An organic apple grower is donating land worth over a million pounds to a sustainable housing project with the aim of offering affordable homes to employees and secure the future of his business.
Paul Ward has given an acre of land at Mole End Farm with an equivalent value of over £1 million for a nominal £1 to the Crane Valley Land Trust, which has set out plans to build 15-20 zero-carbon houses for local people working and living in the area.
The houses will be built made from sustainable timber, efficiently insulated and powered by ground source heat pump systems, built in partnership with sustainable development charity Bioregional Homes.
One house has been set aside for a farm employee to buy, while two will be bought back by the farm at cost of production plus fees, to be sold to employees at an “affordable price”.
“If they choose to move on, the farm gets first refusal on buying them back. If they do wish to rent, we will rent them on purely break even rent at £450 a month. There’s very little take for the farm,” said Ward.
The farm is located outside the village of Cranbrook in the High Weald area of outstanding beauty in Kent, close to commuter town Tunbridge Wells and the busy traffic routes linking the Port of Dover, the Channel Tunnel and London.
Ward, who is the largest supplier of apples and pears to organic veg box company Riverford, said he is “filling a gap” in affordable housing “because no one else would do it”.
“This is one of the most expensive parts of the country. It’s in the Cranbrook School catchment area, which adds 10 per cent onto house prices, and it’s overspill for London as it’s only an hour away,” he said. “There is a huge amount of development going on here in all the villages. But there is no affordable housing here, absolutely none.”
“We need affordable housing. I don’t know how you solve the problem to be honest,” said Ward, who said the Brexit vote “spurred him on” in the housing project.

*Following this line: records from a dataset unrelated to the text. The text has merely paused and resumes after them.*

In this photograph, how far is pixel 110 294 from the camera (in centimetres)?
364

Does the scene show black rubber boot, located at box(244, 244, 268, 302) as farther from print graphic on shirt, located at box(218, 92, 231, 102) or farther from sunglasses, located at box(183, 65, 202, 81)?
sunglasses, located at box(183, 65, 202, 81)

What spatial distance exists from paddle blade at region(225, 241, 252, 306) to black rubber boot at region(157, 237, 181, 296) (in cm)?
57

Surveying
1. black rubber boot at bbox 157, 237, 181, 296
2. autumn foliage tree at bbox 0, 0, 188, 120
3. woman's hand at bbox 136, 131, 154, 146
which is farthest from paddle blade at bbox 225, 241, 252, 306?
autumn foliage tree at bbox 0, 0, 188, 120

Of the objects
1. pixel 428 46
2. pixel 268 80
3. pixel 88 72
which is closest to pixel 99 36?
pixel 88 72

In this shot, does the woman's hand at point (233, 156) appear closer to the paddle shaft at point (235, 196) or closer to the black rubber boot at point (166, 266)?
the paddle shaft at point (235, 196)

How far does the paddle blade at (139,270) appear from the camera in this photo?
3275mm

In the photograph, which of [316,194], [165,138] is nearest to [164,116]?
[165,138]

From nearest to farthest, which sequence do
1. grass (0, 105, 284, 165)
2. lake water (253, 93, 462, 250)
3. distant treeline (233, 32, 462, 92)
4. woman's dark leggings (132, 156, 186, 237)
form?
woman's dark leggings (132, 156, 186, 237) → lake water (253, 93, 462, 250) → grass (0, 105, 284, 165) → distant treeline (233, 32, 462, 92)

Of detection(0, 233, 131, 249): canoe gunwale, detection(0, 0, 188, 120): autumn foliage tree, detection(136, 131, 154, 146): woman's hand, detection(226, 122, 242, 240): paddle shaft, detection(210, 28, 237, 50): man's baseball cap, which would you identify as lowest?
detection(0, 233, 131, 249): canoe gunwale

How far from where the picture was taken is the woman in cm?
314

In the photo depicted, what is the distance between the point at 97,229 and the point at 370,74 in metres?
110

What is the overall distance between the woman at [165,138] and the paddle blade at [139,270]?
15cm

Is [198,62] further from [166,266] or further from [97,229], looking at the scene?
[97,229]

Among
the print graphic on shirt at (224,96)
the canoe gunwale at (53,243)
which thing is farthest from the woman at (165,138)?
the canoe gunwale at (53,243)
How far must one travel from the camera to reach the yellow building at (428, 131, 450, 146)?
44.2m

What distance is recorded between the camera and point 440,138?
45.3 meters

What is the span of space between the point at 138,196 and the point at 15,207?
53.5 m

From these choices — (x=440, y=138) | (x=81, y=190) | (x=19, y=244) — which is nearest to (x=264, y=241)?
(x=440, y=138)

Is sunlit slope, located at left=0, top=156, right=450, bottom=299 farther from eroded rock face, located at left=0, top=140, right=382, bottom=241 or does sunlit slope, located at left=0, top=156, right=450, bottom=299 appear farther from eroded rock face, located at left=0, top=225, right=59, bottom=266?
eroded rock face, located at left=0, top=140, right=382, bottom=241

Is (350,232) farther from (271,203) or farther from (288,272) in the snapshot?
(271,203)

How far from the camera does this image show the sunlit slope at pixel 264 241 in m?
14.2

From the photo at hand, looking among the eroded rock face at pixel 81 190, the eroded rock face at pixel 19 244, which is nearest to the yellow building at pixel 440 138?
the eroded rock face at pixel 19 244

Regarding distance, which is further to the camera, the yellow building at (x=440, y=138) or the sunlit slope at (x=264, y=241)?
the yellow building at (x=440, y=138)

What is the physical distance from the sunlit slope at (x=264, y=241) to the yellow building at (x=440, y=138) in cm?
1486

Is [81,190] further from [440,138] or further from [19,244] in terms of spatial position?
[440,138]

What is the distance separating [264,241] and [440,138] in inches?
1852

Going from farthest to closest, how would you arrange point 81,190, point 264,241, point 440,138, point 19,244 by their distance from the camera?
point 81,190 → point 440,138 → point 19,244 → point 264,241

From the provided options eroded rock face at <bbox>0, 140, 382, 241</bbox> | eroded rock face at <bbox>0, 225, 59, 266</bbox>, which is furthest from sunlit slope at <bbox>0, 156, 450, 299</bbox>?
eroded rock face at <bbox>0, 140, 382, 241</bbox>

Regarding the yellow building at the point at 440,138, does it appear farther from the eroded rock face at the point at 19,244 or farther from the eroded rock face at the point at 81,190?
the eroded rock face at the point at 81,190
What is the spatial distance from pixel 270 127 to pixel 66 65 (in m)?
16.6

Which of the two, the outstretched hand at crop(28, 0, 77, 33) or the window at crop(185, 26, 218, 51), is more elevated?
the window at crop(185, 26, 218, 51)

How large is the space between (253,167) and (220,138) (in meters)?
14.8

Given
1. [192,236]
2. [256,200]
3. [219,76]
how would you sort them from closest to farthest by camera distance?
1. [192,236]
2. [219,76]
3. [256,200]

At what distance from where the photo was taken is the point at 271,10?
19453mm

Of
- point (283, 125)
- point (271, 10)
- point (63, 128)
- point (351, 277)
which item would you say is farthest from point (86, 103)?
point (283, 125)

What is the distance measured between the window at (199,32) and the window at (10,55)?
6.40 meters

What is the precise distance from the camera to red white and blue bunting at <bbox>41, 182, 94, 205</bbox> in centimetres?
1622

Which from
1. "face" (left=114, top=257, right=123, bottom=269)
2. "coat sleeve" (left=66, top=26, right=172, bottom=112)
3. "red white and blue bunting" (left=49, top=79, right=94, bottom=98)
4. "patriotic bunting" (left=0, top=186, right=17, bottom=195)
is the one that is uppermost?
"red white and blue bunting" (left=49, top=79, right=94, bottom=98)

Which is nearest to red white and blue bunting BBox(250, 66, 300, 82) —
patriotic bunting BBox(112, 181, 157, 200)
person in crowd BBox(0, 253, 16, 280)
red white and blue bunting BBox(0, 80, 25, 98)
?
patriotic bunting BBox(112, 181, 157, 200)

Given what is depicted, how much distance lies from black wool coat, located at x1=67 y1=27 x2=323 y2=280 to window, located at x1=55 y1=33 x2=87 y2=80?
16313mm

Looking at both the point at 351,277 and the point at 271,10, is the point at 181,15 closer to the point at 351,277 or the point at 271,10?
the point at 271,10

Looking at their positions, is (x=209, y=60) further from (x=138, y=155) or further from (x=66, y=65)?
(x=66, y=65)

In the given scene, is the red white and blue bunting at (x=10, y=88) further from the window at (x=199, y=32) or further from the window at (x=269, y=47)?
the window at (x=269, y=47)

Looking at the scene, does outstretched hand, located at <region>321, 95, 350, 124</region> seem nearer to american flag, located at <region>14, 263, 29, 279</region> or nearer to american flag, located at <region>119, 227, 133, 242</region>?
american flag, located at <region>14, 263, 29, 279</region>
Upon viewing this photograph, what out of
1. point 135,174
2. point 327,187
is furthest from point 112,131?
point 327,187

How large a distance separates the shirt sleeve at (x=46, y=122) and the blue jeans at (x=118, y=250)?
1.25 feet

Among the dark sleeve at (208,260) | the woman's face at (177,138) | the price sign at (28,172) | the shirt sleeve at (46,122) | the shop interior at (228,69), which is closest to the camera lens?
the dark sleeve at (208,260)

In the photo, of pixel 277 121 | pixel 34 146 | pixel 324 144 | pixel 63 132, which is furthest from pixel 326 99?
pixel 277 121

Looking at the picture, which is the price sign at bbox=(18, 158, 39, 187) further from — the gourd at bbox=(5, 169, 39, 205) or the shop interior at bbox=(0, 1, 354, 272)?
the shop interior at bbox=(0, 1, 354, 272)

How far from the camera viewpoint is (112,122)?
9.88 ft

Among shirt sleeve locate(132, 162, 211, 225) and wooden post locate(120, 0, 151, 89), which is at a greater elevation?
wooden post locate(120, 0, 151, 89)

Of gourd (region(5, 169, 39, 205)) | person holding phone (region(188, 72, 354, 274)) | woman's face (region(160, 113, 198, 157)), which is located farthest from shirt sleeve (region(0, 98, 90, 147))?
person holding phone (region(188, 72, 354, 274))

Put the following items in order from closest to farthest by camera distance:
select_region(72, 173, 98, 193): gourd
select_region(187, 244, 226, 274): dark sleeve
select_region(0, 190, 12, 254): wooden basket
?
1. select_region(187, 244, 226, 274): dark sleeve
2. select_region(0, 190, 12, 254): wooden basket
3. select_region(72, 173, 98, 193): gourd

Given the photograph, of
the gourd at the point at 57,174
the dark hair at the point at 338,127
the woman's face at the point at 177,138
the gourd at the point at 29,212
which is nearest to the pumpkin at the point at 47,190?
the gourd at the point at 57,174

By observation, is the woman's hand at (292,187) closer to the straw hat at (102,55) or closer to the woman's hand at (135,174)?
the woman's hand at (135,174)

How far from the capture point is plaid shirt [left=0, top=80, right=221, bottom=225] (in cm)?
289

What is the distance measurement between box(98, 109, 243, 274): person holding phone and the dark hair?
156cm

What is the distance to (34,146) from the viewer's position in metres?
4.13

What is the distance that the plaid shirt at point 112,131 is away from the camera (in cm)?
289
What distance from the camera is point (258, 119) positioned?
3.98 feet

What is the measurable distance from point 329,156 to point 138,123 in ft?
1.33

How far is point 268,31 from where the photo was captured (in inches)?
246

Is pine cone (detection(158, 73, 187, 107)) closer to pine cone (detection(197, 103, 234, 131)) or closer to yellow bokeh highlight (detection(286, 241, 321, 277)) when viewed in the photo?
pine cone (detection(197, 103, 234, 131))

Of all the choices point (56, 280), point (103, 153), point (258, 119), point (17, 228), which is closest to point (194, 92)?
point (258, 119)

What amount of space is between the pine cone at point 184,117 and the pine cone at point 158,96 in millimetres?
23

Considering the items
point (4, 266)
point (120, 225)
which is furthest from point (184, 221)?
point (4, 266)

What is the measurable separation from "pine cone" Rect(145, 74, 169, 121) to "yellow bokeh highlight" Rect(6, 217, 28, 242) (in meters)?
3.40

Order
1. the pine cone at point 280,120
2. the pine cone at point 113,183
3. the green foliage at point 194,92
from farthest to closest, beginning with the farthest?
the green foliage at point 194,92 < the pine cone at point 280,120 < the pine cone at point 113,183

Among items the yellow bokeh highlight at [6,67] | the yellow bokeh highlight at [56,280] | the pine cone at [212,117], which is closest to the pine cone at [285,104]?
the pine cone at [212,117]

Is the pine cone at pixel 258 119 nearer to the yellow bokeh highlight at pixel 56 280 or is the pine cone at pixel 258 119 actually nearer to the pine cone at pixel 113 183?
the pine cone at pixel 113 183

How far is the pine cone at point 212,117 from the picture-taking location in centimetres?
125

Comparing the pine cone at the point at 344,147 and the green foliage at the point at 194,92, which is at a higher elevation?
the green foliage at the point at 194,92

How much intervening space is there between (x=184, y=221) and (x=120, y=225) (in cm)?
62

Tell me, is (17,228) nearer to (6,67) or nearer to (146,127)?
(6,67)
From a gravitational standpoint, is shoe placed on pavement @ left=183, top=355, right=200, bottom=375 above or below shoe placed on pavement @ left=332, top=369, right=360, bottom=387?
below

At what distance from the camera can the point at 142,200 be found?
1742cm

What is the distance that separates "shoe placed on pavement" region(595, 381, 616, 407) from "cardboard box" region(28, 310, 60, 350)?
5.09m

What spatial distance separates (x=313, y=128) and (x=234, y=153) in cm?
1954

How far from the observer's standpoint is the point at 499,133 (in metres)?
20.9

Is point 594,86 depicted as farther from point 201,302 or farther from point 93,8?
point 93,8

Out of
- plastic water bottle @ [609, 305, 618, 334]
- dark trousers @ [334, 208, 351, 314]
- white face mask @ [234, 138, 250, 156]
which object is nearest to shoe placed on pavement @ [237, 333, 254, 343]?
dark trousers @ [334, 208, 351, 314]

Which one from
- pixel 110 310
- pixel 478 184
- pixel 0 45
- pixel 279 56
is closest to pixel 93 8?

“We’ve got three couples who are the core team of our farm, out of a total 10-12 full time staff. Two are married and one are contemplating it, and they want to have kids. They’ve all got settled status,” he said, describing local house prices as “beyond affordability”.
An average two-bed terrace house in nearby Cranbrook costs £296,000, according to property website Right Move, while renting a two-bed house costs around £1,000 a month.
“We either have to retain these staff or train new people. They know our customer base. And it’s a very responsible job – we used computer models to predict pest outbreaks and we need people nearby to react quickly.”
The issue of labour in the fruit and veg industry has made headlines recently with reports of rotting fruit and apples left unpicked as growers face increased difficulty hiring enough pickers.
Ali Capper, chair of the NFU’s horticulture board, said: “It’s becoming the norm to subsidise accommodation. There are many instances of growers subsidising rent costs, providing free WiFi, covering fuel or meal costs.
“There are quite a lot of hidden subsidies and we wouldn’t attract the workers if we didn’t do that. If you want your core team to stay, you find ways to help them do that.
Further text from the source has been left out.